- [GIVEN INFORMATION]
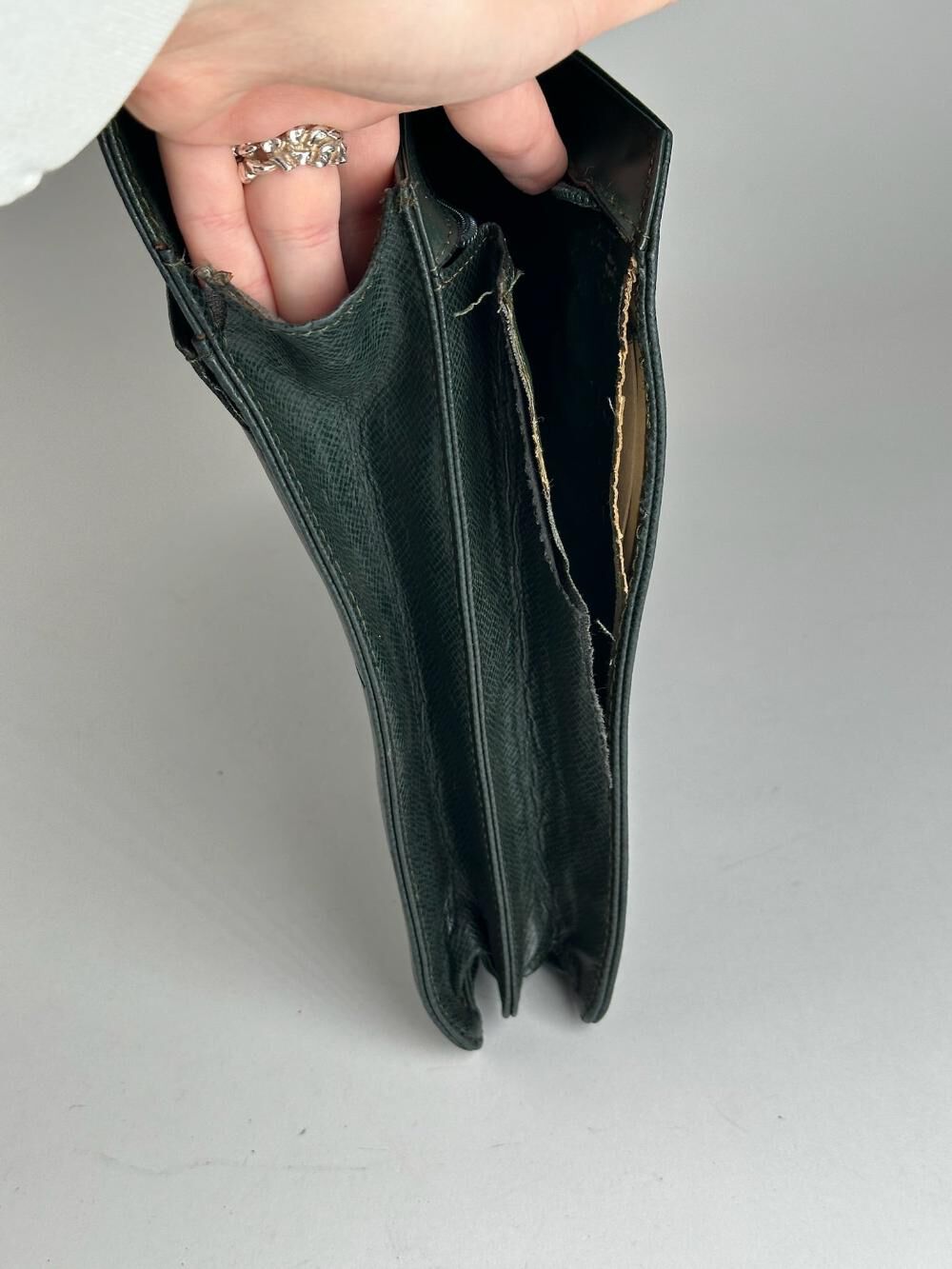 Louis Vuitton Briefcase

==

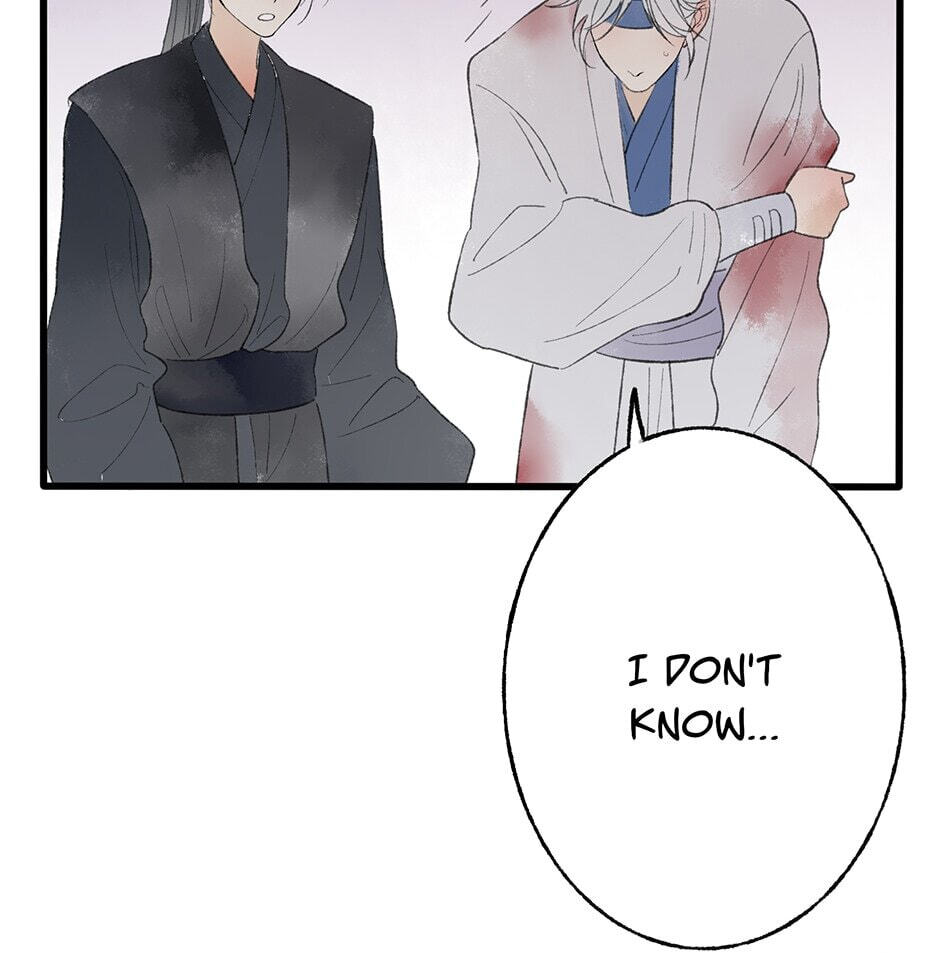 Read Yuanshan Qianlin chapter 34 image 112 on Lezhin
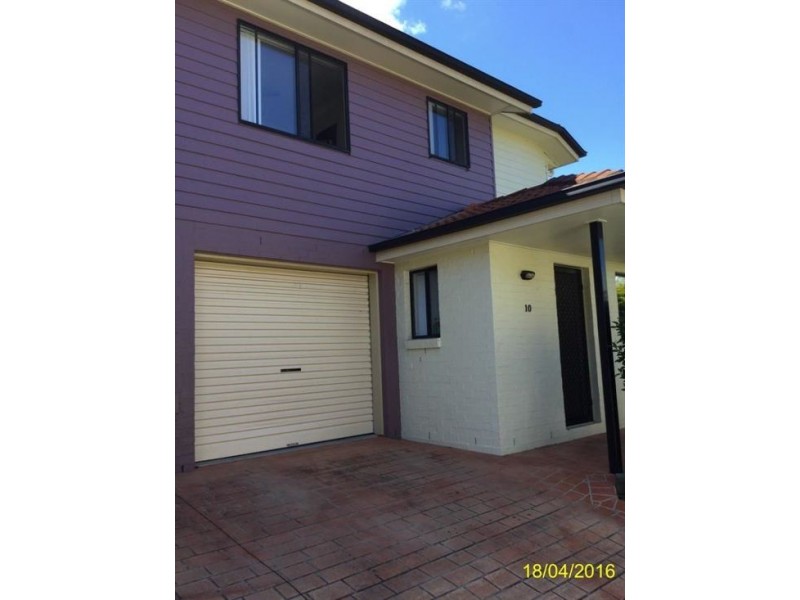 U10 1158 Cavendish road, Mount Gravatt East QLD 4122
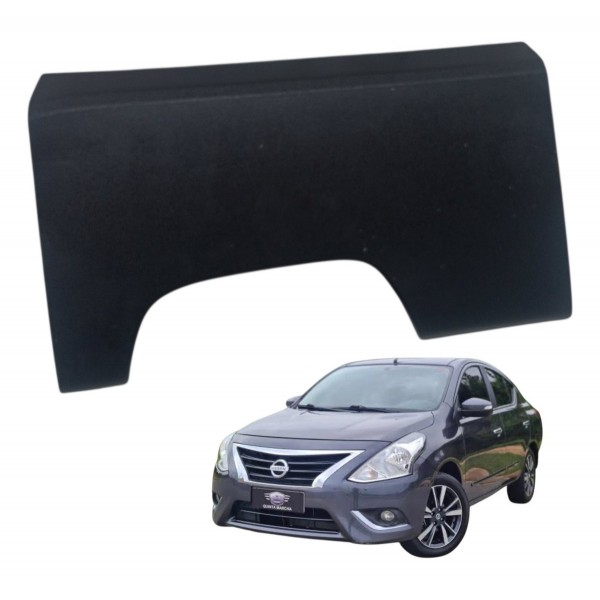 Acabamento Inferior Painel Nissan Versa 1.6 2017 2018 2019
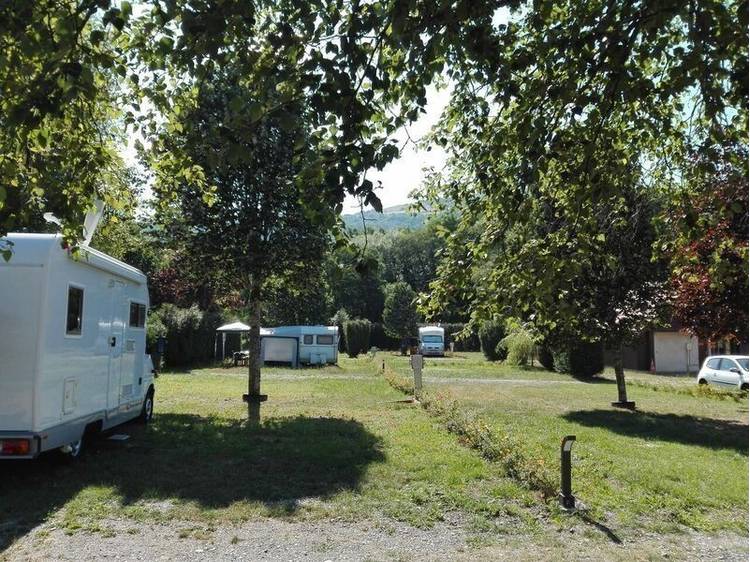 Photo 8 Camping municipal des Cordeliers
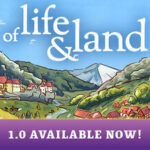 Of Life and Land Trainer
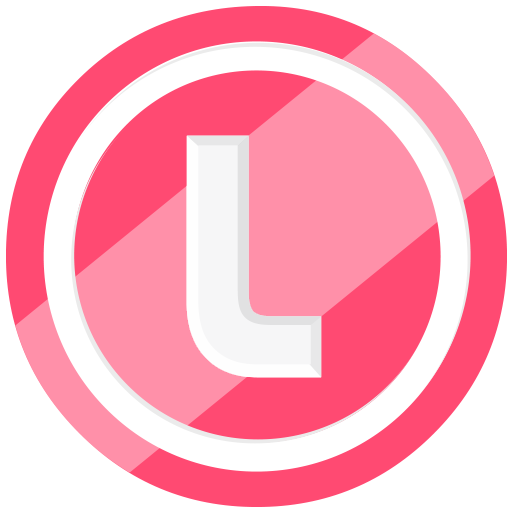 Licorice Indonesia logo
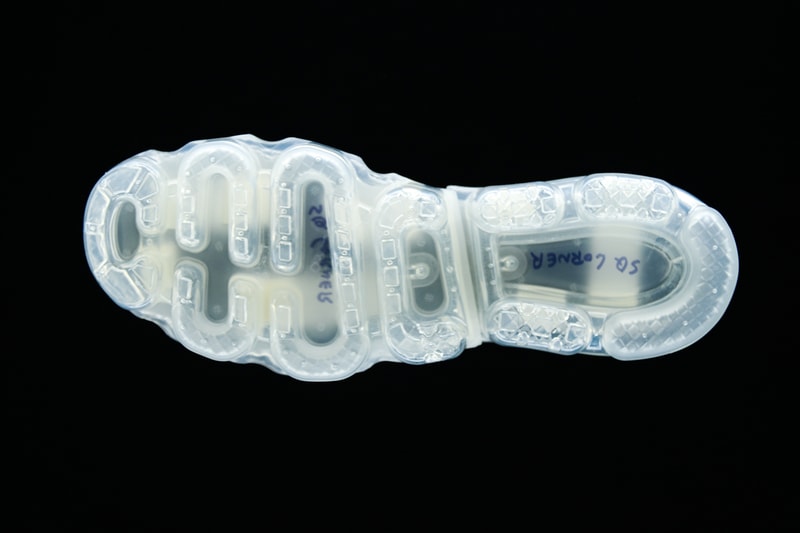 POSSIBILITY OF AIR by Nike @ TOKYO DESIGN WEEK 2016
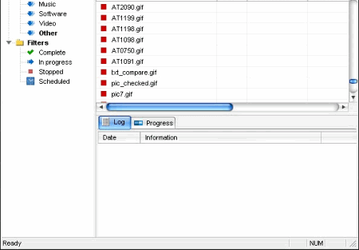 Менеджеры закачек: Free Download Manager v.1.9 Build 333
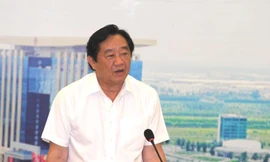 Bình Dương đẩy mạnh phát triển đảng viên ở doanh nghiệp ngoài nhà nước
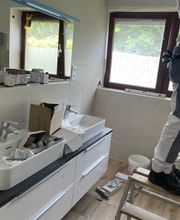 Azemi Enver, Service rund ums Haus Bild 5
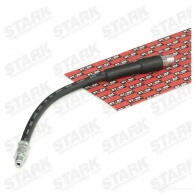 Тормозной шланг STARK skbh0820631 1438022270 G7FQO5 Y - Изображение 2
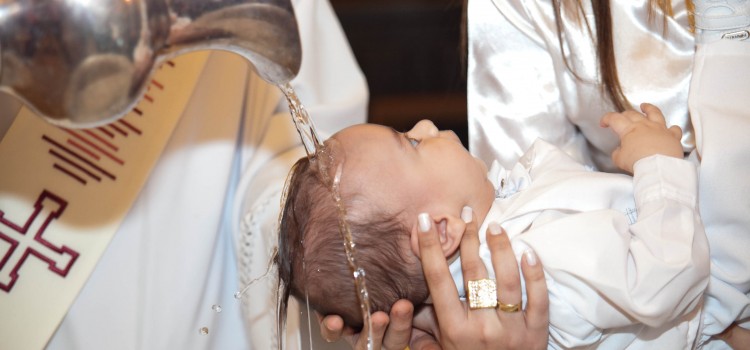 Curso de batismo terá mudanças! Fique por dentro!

- [PROBLEM REQUIREMENTS] Within the listing above, find the line containing "Тормозной шланг STARK" and the line containing "Curso de batismo". Transcribe them and everything between them exactly, leaving out the pictures.

- [RESULT FOR THIS TASK]
 Тормозной шланг STARK skbh0820631 1438022270 G7FQO5 Y - Изображение 2
 Curso de batismo terá mudanças! Fique por dentro!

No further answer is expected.